Jane paused again, considering. "A case? No, not a case. A puzzle maybe. You certainly are fascinating my dear. All rough edges, but deep down you do have a fluffy centre, deny as much as you want. You're fiercely loyal Lisbon. It's a good trait. And you're good at your job. Too many control issues to let even the little things slip. You hold on to everything around so tightly that nothing ever escapes. And whatever you choose to think Lisbon, I do like you. What's not to like? Sure, you try and get in my way sometimes, but I don't mind that. And you're not so close-minded that you won't let me do anything just on principal. Plus, like I said, you're very good at your job, which significantly lowers the chances of me getting killed after I offend a member of the criminal element. No, I do like you Lisbon, and I think that you might find that you'll start to like me a little if you let yourself. Maybe one of these days we'll even work our way up to trust, though I know with you that will take longer."
Lisbon sighed, "It's hardly that easy Jane. I might like you a little better if you started acting more like a team player. Working with us, instead of treating us all like pawns in your little game."
"Oh, you're hardly a pawn Lisbon. I'd say you were at the very least a bishop," Jane corrected.
Lisbon fought the urge to laugh, "Well, be that as it may, this whole building a relationship, trust/friendship thing? It goes both ways. And until you realize that then you're on your own."
Jane seemed to consider that. Or he pretended to at least. "Well Lisbon," he finally said cheerfully. "I understand your position and I'm glad we had this little chat. We should really do this more often. I'll have to think about this whole 'member of the team' thing though. No promises."
"Of course not," she remarked dryly.
"See? You know me better than you think you do," he told her with a grin. "Why don't I just head back out to my couch for a nap and leave you to that file you're pretending to read?"
Lisbon didn't bother to answer. But the funny (or potentially frightening) thing was, in a way he was right. She was starting to well, for lack of a better word, to bond with Jane. They weren't friends, but they weren't exactly indifferent to each other either.
Huh. Maybe having him on her team wouldn't be as bad as she thought.
Maybe if she showed him loyalty and respect, maybe she'd get some in return.

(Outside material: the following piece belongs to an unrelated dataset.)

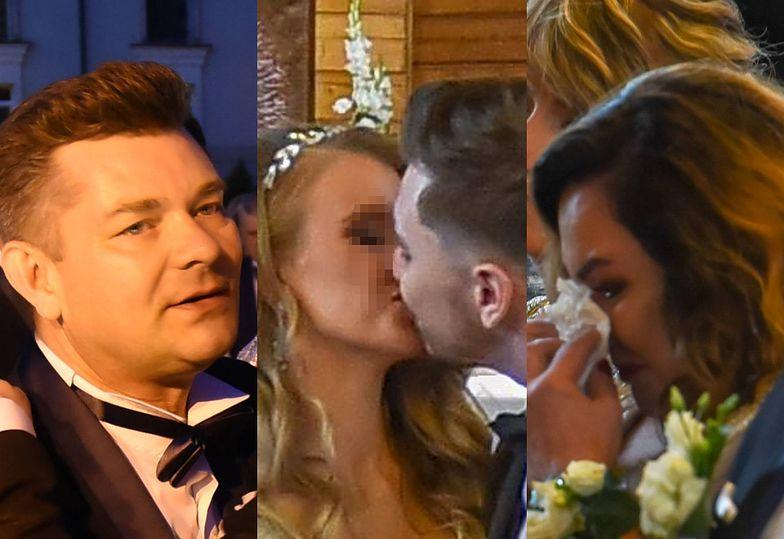 Tak wyglądał ślub Daniela Martyniuka, syna Zenka!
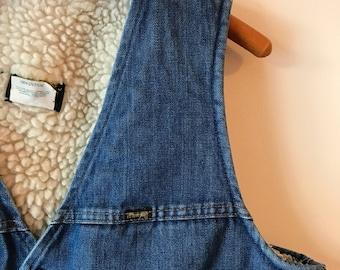 vintage Wrangler faux shearling lined denim vest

Bet everyone can guess how that turned out. She wondered how she'd ever been able to delude herself into thinking things would ever be that simple.
While the Sam Bosco approach to running a team was a good one in principle, well, Bosco'd never had to deal with someone like Jane. Hell, forget deal with, Bosco'd never tolerate someone like Jane.
Luckily she'd already made a few adjustments to the tried and true method. For one, unlike Bosco, she'd already had an affinity for misfits and other lost sheep. And she'd never abandon them. It just wasn't in her.
Things worked out well for a while. She and Jane settled into some sort of uneasy truce I'd guess you'd call it, even if there was the odd mild explosion along the way. Then Van Pelt joined the team. She was a smart and competent agent and eager to please. Lisbon had high hopes for her in spite of Rigsby's obvious infatuation.
Despite a few bumps along the way, the team was beginning to find their feet. Cases got solved; they learned to work around each other. Sure, the methodology may not have been exactly conventional, but it worked for them. And so far even Jane hadn't crossed the metaphorical line that Minelli set for him.
Lisbon found herself relaxing just a little. Allowing herself to have a little fun. She couldn't ever relax completely with Jane around, but she let herself unclench just the slightest little bit.
In hindsight she should have known it was a bad idea. Give Jane an inch and he takes a mile. And somewhere along the way, despite her best intentions (and she suspected his as well), things started to unravel. And even she couldn't hold the strings tightly enough to keep everything together.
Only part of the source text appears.